Terbaru

Gibran dan Kaesang Dilaporkan Terkait Dugaan KKN, Ini Respons KPK

KPK akan melakukan verifikasi dan penilaian terlebih dulu untuk menindaklanjuti laporan tersebut.

Oleh:
Mochamad Januar Rizki
Bacaan 3 Menit

Ubedilah mengaku kejadian tersebut bermula pada 2015 ketika ada perusahaan, yaitu PT SM yang menjadi tersangka pembakaran hutan dan sudah dituntut oleh Kementerian Lingkungan Hidup dan Kehutanan (KLHK) senilai Rp7,9 triliun.

Namun dalam perkembangannya, Mahkamah Agung (MA) hanya mengabulkan tuntutan senilai Rp78 miliar. "Itu terjadi pada bulan Februari 2019 setelah anak Presiden membuat perusahaan gabungan dengan anak petinggi perusahaan PT SM," ujar Ubedilah.

Ia mengatakan dugaan korupsi, kolusi, dan nepotisme (KKN) tersebut terjadi terkait adanya suntikan dana penyertaan modal dari perusahaan ventura. "Itu dugaan KKN yang sangat jelas saya kira yang bisa dibaca oleh publik karena tidak mungkin perusahaan baru anak Presiden mendapat suntikan dana penyertaan modal dari sebuah perusahaan ventura yang juga itu dengan PT SM dua kali diberikan kucuran dana, angkanya kurang lebih Rp99,3 miliar dalam waktu yang dekat," ujarnya.

"Setelah itu kemudian anak Presiden membeli saham perusahaan di sebuah perusahaan dengan angka yang juga cukup fantastis Rp92 miliar dan itu bagi kami tanda tanya besar.
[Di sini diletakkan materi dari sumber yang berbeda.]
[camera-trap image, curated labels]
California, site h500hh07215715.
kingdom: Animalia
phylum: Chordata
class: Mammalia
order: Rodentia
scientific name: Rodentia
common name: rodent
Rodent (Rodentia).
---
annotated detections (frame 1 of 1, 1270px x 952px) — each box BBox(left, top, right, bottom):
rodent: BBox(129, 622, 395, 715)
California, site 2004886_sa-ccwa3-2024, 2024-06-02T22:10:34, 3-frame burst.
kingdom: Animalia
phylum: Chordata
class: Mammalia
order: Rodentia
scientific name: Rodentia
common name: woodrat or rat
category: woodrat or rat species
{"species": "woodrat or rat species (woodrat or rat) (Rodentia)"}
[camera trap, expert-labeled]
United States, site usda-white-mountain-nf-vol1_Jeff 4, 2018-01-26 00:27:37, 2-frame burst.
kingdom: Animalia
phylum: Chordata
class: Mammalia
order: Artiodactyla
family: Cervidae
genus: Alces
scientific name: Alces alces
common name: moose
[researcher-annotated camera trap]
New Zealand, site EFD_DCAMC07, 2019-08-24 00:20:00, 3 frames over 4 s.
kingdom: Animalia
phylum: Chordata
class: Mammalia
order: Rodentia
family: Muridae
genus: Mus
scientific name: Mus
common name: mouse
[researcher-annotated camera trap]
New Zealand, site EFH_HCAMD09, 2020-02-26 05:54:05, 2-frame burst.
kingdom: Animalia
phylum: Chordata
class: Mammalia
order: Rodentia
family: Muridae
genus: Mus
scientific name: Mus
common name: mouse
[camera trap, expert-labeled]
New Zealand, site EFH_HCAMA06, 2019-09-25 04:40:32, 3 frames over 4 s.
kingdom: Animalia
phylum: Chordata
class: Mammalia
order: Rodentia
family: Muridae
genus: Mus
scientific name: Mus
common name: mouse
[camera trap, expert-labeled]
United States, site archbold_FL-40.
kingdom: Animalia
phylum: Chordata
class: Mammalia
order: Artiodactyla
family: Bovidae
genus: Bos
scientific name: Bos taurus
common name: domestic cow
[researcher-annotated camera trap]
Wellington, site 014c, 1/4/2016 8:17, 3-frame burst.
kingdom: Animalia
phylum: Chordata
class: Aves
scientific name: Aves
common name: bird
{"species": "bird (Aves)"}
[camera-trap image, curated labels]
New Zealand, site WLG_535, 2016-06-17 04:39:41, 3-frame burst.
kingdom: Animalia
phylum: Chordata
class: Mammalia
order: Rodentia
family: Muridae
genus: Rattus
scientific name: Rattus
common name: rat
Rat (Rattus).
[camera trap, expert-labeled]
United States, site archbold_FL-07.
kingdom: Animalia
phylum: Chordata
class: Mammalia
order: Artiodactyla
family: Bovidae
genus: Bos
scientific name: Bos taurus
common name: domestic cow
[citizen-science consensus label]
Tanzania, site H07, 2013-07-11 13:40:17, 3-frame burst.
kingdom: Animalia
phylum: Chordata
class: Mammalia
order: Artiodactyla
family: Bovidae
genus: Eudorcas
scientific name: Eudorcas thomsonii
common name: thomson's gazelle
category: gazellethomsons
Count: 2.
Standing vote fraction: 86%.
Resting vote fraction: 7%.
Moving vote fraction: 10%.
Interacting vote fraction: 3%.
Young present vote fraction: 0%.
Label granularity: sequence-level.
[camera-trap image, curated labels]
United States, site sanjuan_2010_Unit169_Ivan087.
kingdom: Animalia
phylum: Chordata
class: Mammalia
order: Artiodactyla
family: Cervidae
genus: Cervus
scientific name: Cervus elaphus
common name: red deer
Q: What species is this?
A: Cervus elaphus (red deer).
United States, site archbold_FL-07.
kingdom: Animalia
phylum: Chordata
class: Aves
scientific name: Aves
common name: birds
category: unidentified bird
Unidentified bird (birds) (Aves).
Apakah seorang anak muda yang baru mendirikan perusahaan dengan mudah mendapatkan penyertaan modal dengan angka cukup fantastis kalau dia bukan anak Presiden," ujar dia menambahkan.

Sementara itu, menanggapi pengaduan tersebut, Wali Kota Surakarta, Gibran mempersilakan KPK untuk memeriksa pengaduan tersebut. “Silakan dilaporkan kalau salah kami siap. Untuk masalah track record tanya Kaesang. Cek saja. Belum (pemberitahuan). Kalau ada yang salah dipanggil. Salahnya apa ya dibuktikan,” jelas Kaesang dalam sebuah wawancara dengan Kompas TV.